UNITAID, DNDi, and the Medicines Patent Pool Gather Global Experts, Health Ministries, and Industry Leaders in Support of the Initiative to Expedite Development and Delivery of New Antiretroviral Formulations
Geneva – 19 May 2014. On the eve of the 67th World Health Assembly, Ministers of Health from over fifteen countries including Brazil, Chile, Mauritius, and South Africa; industry and global public health leaders; as well as senior representatives from the HIV/AIDS community joined UNITAID Chair Philippe Douste-Blazy at a special event last evening to urge a more coordinated response to caring for the 3.3 million children currently living with HIV. While significant progress has been made over the past 15 years in improving access to antiretroviral treatment for adults, only a quarter of children in need receive ARV therapy today. Each day, 500 children die of HIV/AIDS-related causes.
To scale-up treatment for children, UNITAID, the Drugs for Neglected Diseases initiative (DNDi), and the Medicines Patent Pool (MPP), announced a Paediatric HIV Treatment Initiative (PHTI) [PDF, 850 KB]. The PHTI will focus on overcoming the barriers to developing and delivering specific paediatric formulations and combinations appropriate for children. There have been significant strides in reducing new paediatric HIV infections in recent years. However, there is still an unacceptably large number of children in need of treatment” said Dr. Philippe Douste-Blazy at last night’s event. “The majority of kids still don’t receive any treatment at all, and those who do, have no choice but to take regimens formulated for adults, often unpalatable and difficult to administer. Efforts must be stepped up to ensure that these children have access to much better treatment as soon as these treatments are available for adults. Only by building a partnership of all actors in the HIV paediatric area to bring the range of expertise needed, can we hope to address this public health priority.”

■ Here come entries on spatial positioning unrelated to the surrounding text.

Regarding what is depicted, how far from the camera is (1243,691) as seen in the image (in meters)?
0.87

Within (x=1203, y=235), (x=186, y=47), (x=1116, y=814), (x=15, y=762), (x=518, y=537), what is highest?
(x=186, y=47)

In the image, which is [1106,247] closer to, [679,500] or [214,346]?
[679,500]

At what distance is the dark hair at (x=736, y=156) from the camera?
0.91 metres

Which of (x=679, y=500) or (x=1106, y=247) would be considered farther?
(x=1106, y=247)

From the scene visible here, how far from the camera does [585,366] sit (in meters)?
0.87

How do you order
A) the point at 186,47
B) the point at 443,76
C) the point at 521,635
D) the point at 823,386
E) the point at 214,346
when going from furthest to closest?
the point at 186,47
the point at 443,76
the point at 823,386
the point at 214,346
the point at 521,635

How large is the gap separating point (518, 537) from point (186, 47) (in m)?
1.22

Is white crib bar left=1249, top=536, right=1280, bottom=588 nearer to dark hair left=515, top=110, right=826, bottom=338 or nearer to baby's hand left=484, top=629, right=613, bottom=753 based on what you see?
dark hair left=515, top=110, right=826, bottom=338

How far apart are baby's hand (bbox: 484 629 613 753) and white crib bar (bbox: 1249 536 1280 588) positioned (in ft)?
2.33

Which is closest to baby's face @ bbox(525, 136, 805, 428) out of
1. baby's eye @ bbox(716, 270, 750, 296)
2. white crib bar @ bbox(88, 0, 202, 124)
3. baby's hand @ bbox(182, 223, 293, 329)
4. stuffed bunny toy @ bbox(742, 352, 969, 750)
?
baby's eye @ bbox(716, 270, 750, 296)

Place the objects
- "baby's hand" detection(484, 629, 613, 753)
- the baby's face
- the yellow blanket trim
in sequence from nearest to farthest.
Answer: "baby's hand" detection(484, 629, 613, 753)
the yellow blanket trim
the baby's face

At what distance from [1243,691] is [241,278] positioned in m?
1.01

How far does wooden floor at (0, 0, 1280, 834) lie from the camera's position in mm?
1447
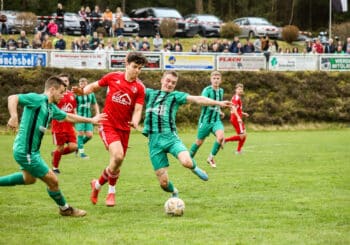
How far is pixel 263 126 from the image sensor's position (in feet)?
103

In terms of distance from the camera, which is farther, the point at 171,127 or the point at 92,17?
the point at 92,17

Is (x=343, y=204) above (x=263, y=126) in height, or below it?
above

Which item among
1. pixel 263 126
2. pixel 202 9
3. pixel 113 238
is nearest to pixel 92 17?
pixel 263 126

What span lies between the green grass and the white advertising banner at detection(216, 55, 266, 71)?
15704 mm

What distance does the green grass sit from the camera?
754cm

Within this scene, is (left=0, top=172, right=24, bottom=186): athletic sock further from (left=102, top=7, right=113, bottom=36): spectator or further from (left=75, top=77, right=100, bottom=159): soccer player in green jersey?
(left=102, top=7, right=113, bottom=36): spectator

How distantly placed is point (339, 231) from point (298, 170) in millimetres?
6564

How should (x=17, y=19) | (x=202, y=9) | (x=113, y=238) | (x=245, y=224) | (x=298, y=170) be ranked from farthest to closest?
(x=202, y=9) → (x=17, y=19) → (x=298, y=170) → (x=245, y=224) → (x=113, y=238)

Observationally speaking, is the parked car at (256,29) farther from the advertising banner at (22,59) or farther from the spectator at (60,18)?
the advertising banner at (22,59)

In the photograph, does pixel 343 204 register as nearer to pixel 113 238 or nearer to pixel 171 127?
pixel 171 127

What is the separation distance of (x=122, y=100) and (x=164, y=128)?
0.76 metres

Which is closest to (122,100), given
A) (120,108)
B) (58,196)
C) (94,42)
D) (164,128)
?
(120,108)

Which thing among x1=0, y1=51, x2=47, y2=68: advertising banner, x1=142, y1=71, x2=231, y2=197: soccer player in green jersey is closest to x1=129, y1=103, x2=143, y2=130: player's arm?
x1=142, y1=71, x2=231, y2=197: soccer player in green jersey

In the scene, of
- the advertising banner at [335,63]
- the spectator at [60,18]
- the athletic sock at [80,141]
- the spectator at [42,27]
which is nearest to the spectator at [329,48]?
the advertising banner at [335,63]
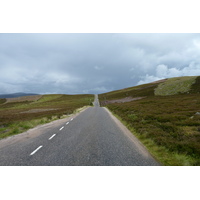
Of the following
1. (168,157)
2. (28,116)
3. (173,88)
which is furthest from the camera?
(173,88)

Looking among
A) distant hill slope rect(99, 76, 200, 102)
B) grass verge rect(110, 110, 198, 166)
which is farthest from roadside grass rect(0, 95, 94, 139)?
distant hill slope rect(99, 76, 200, 102)

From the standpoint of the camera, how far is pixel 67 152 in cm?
636

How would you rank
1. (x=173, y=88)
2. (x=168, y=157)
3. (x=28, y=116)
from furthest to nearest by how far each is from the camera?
(x=173, y=88) → (x=28, y=116) → (x=168, y=157)

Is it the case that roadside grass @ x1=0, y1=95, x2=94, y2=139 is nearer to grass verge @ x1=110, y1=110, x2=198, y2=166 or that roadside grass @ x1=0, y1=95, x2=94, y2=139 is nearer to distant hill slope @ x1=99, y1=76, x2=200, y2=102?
grass verge @ x1=110, y1=110, x2=198, y2=166

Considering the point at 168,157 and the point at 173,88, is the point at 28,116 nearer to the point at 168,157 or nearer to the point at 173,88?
the point at 168,157

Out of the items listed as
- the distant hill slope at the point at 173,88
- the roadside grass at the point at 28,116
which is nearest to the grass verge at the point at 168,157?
the roadside grass at the point at 28,116

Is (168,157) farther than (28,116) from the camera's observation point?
No

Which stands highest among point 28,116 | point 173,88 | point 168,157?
point 173,88

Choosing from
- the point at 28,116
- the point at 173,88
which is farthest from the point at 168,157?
the point at 173,88

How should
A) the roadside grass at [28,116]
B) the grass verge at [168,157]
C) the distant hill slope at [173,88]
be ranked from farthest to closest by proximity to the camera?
the distant hill slope at [173,88] → the roadside grass at [28,116] → the grass verge at [168,157]

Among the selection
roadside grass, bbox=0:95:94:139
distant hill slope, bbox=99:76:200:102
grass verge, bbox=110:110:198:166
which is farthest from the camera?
distant hill slope, bbox=99:76:200:102

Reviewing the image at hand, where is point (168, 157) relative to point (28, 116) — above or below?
below

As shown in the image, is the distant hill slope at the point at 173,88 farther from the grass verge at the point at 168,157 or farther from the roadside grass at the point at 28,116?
the grass verge at the point at 168,157
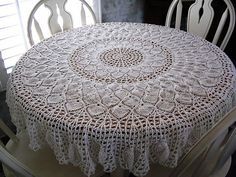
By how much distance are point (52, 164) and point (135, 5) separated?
1.69 m

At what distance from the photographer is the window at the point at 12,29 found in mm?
1511

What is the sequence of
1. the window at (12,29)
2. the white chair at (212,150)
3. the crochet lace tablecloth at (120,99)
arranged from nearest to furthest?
the white chair at (212,150) < the crochet lace tablecloth at (120,99) < the window at (12,29)

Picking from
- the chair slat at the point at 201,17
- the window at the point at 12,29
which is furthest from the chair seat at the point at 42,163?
the chair slat at the point at 201,17

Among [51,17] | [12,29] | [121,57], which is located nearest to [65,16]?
[51,17]

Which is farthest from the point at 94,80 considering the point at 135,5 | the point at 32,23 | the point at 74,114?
the point at 135,5

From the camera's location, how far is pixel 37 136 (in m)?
0.89

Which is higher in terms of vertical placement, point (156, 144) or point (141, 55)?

Developing appropriate medicines for children living with HIV has always been challenging. Few options are available today, and efficacious antiretrovials (ARVs) in child-friendly formulations in fixed-dose combinations, requiring no refrigeration, are sorely lacking. DNDi will coordinate the R&D component of the PHTI by working with pharmaceutical companies, academic institutions, World Health Organization expert groups, and other stakeholders to track progress and ensure timely development of adapted ARV formulations. UNITAID is funding a DNDi project to develop specific ARV fixed-dose combinations for infants and very young children. “Research and development of appropriate ARV formulations for children with HIV is still lagging behind. We need even more innovation and stronger collaboration to bring the missing formulations to the children who need them,” said Dr. Bernard Pécoul, Executive Director of DNDi. “The reality of mothers, caregivers, and children who struggle every day to take current treatments has to change, and overcoming the obstacles to developing better formulations is a key part of the PHTI.”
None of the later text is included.